**Your task**
Return each line of the material below that contains the string "locateOnScreen", treating uppercase and lowercase letters as different.

**Supplied information**

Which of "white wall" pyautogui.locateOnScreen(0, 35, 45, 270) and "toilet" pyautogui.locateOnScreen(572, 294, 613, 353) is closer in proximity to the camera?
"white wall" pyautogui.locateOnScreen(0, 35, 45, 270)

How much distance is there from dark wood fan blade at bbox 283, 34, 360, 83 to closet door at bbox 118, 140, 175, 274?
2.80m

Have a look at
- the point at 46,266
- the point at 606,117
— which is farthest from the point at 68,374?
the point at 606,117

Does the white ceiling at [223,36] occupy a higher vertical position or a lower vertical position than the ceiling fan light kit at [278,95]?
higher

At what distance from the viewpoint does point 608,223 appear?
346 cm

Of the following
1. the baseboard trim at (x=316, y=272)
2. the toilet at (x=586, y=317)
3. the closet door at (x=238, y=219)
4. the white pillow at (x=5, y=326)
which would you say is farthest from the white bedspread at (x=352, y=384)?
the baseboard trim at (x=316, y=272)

* * *

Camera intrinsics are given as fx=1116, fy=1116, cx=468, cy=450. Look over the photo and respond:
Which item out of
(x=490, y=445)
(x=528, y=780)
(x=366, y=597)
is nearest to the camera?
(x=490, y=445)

**Finished exercise**
Which of "white wall" pyautogui.locateOnScreen(0, 35, 45, 270) and "toilet" pyautogui.locateOnScreen(572, 294, 613, 353) is closer in proximity to the camera?
"white wall" pyautogui.locateOnScreen(0, 35, 45, 270)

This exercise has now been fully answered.